* begin Document excerpt *
She has X days to save our marriage. I don't think that's going to happen but it's all in her hands. I can do nothing more nor do i wish to.


----------



## tacoma (May 1, 2011)

JJDynomo said:


> We have a counselor appointment next week.
> 
> 1) I will ask her to end this friendship and emotional affair
> 2) I will start the divorce process
> 3) I will continue counselling with her until divorce is finalized


I see no point in this in fact I see it as counter productive.

Why go to counseling with someone you`re divorcing?

She`s not going to buy the whole "divorce thing" while y`all are in counseling to save the marriage.

Does that even make sense to you?

Cancel the counseling sessions and have her served.
Work the 180.
Hell, go dark if you can.

Get some respect back.


----------



## hurtinme (Feb 16, 2012)

My friend it is all well and good people here saying sh** like man up, get some balls etc it really doesnt help. Uou have emotiomal ties and a long investment in this relationship and although i feel you are far too good a person for her just take a bit of time before diving in with ultimatums . I am currently on seperation cos i asked my wife to leave as she was spending too much time with her friends but we have been through so much over the last couple of years her family bereavements that she needed more in her life. She said there was no other man involved and i believe her but she put her friends above and before me and my feelings. I miss her a lot well i miss the old her a lot and the pain is so grest it stops me functioning at times.
Just weigh everything up in great depth and decide whats best for you and i mean great depth. You know i really believe that nice people get ****ed over but the alternative is to become selfish and mean so am going to try and stay nice and do the RIGHT things at least then i will have no guilt later in life. I wish you all the luck no matter what you decide to do you deserve it.
_Posted via Mobile Device_


----------



## JJDynomo (Feb 18, 2012)
* end Document excerpt *
* begin Information supplied *
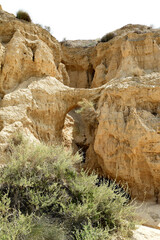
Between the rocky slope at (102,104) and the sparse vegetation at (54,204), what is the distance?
* end Information supplied *
= Given problem 1 =
Please rewrite the paragraph of the marriage forum thread that begins "My friend it is all well and good" as a shorter version that keeps its main facts.
= Given problem 2 =
Answer these questions from the marriage forum thread. Mark each answer with the matching letter.
(a) What does tacoma say should be done about the counseling sessions?
(b) In the quoted plan, what is to continue until the divorce is finalized?
(c) Why did hurtinme ask the wife to leave?
= Given problem 3 =
Continue the marriage forum thread from the point where it stops.

= Exercise response 1 =
Telling someone to "man up" does not help. The reader has emotional ties and a long investment in the relationship, so even though the writer thinks the reader is too good for her, the reader should take some time before giving ultimatums. The writer is separated after asking their wife to leave because she was spending too much time with her friends. The couple had been through a lot in the last couple of years, including bereavements in her family, and she needed more in her life. She said no other man was involved, and the writer believes her, but she put her friends before the writer's feelings. The writer misses her, or at least the old her, and the pain sometimes keeps the writer from functioning.

= Exercise response 2 =
(a) Cancel them and have her served.
(b) Counselling with her.
(c) She was spending too much time with her friends.

= Exercise response 3 =
hurtinme said:


> You know i really believe that nice people get ****ed over but the alternative is to become selfish and mean so am going to try and stay nice and do the RIGHT things at least then i will have no guilt later in life. I wish you all the luck no matter what you decide to do you deserve it.
> _Posted via Mobile Device_


Nice guys always win and I agree with you about feelings of who you are later in life. One less thing to worry about (ie your integrity, compassion and respect for people). As my father told me, 2 wrongs don't make a right.


----------



## gonefishin (Oct 7, 2011)

Conrad said:


> The affair must be crushed first.
> 
> You won't "win" anything by playing a doormat.


Perfectly said!! Trail separation? She is having an EA with an ex boyfriend? What is this BS? She gets to have a time out from being a parent and wife? So, if things do not work out with the ex boyfriend, you will be waiting for her with open arms?

Only you have the answers, but if I was in your shoes once she leaves on "the trial separation" the locks would be changed and divorce papers would be served. She is having an affair with an ex boyfriend. Do not show all your cards in the MC's office. Second, do not make threats. Let her seal her own fate. If you make a threat and she breaks she will just resent you for it down the road.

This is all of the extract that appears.